Yo me disculpaba y escribía cosas como éstas: "Cuando la silla de postas se detuvo bruscamente a la puerta de la posada, la anciana marquesa se extrañó de que Pedro, su fiel cochero, no viniese a abrirle la portezuela. Esperó, hasta que ya cansada asomó la noble y blanca cabeza por la ventanilla, y lo comprendió todo, como a la luz de un súbito relámpago. Pedro, que era un infame esbirro disfrazado de manso cordero, la había abandonado a su triste suerte en el camino del destierro, huyendo dos leguas antes con los caballos".
Por no cortarle la inspiración, me abstuve de preguntar cómo diablos hizo la silla de postas para caminar esas dos leguas, sin cochero y sin caballos En fin, todo se vería en las pruebas.
La novela se llamaba Las huérfanas de la guillotina o Pobres, pero honradas, y fluctuaba entre la historia y el bodrio. Se engalanaba con bellezas como éstas:
"¡Cáspita!, exclamó el decapitado pasándose la mano por la frente".
"Ante el abominable ultraje, el ciego vio rojo..."
"Las dos hermanas gemelas se separaron, no sin antes derramar abundante llanto, para reunirse, Gisela en Meudon con sus padres y Frorisa en el cementerio de la Magdalena, donde dormían los suyos, víctimas del terror".

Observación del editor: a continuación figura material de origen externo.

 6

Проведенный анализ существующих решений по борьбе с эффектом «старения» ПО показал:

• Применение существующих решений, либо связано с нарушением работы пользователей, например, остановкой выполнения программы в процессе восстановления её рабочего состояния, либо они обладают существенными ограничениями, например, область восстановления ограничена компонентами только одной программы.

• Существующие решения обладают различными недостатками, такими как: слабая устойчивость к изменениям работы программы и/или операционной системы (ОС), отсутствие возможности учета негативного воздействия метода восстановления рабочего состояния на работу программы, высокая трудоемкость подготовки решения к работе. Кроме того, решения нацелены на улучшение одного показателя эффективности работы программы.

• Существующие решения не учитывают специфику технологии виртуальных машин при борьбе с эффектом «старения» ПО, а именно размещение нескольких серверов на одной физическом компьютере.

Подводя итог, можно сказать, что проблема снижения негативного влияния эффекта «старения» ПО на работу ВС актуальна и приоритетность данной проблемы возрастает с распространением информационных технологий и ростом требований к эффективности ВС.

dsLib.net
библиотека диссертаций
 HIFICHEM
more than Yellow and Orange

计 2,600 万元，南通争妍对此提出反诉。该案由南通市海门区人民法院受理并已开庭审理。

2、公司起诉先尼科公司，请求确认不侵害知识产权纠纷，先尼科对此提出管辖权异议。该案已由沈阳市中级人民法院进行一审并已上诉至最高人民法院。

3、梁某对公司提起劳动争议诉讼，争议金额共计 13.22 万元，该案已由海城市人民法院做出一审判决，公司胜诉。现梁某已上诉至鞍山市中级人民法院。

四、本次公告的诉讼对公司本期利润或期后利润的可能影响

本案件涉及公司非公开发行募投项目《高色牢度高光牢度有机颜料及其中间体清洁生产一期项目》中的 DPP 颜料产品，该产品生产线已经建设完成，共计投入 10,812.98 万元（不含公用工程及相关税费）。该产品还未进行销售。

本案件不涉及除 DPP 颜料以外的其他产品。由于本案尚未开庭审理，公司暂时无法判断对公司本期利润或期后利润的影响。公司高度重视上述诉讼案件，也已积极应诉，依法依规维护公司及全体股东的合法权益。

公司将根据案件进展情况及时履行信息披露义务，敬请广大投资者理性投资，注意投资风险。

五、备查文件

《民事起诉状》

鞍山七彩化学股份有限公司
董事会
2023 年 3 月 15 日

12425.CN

"Al ver como se mancillaba su memoria, la sangre del cadáver se heló espantosamente".
Ya terminada la novela, ocurrió un percance de consecuencias fatales: don Cosme tuvo que hacer un corto viaje y yo quedé encargado de corregir las pruebas de imprenta y entregar la obra a la estampa y la circulación. Y, fiel a los intereses del buen caballero, me pasé las noches de turbio en turbio y los días de claro en claro, como el otro, limpiando el trabajo de todos aquellos errores, anacronismos e imposibles que se le habían deslizado .a don Cosme en el caudaloso fluir de su inspiración.
Pero la venta no marchaba, los corredores venían diciendo que los clientes habituales de don Cosme no querían recibir la segunda entrega...
Regresó el ingenioso hidalgo de su viaje y me recibió con una mirada tan melancólica que, sin saber por qué, bajé la cabeza.
-¿Qué pasa, don Cosme?
-Joven me dijo, poniéndome una mano bondadosa y desmayada en el hombro, sus correcciones me han arruinado. Cada público necesita su literatura y ha quitado usted todo interés a la mía. Veinte años de esfuerzos y tanteos me costó aprender a escribir de este modo, conquistar- mis lectores, mi pan de cada día... Vaya usted, y que Dios lo perdone.
Don Cosme, el buen caballero de la imaginación desbordada, murió poco después en un hospital, no de la úlcera, que era una invención de su dignidad para encubrir su obligada sobriedad, sino de consunción. Dios le haya dado un cielo tan poblado de fantasía como sus novelas, que mi tonta juventud no supo comprender.